**Records shown**
· · · · · · ·

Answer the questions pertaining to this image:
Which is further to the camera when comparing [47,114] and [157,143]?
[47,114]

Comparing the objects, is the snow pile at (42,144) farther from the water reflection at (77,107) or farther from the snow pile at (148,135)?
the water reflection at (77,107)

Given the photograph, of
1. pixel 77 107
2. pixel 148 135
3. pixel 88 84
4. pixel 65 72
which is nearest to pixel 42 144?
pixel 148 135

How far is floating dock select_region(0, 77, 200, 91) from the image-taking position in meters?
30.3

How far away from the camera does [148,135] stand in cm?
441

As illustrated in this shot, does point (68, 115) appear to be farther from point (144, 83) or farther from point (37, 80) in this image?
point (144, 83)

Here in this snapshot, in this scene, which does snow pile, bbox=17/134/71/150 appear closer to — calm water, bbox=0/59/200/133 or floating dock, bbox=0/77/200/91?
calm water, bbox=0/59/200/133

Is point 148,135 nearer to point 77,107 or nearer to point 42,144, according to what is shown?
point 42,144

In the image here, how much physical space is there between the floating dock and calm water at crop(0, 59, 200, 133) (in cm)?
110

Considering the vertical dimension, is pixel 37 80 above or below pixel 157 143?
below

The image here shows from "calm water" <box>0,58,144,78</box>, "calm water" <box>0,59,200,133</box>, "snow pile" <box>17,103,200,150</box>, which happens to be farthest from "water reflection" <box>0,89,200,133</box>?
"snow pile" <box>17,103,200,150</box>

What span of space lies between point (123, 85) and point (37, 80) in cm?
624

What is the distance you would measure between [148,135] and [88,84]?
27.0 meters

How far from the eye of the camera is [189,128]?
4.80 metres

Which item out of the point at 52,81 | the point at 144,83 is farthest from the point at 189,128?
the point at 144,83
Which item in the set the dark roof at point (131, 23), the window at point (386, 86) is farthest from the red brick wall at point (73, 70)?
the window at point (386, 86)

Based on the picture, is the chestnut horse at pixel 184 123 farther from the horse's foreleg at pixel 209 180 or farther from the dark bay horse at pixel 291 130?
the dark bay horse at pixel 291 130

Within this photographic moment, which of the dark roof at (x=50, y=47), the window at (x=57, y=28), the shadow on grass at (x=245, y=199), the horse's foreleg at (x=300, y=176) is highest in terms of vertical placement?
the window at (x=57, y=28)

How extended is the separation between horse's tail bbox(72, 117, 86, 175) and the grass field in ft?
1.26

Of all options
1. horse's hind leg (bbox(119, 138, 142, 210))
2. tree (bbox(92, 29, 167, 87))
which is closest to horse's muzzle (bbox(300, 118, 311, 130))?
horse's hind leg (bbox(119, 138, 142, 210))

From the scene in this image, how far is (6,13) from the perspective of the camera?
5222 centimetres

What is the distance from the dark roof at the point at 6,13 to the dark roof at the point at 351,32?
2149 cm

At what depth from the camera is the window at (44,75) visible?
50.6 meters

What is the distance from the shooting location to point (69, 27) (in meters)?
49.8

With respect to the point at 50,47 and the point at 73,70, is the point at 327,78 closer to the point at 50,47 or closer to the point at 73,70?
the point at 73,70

· · · · · · ·

**What you need to do**
Please copy out the listing word for word, starting with the line that contains "From the scene" and going on through the final line of the listing.

**Written answer**
From the scene in this image, how far is (6,13) from the perspective of the camera?
5222 centimetres

What is the distance from the dark roof at the point at 6,13 to the dark roof at the point at 351,32?
2149 cm

At what depth from the camera is the window at (44,75) visible?
50.6 meters

What is the distance from the shooting location to point (69, 27) (in meters)?
49.8

With respect to the point at 50,47 and the point at 73,70, is the point at 327,78 closer to the point at 50,47 or closer to the point at 73,70?
the point at 73,70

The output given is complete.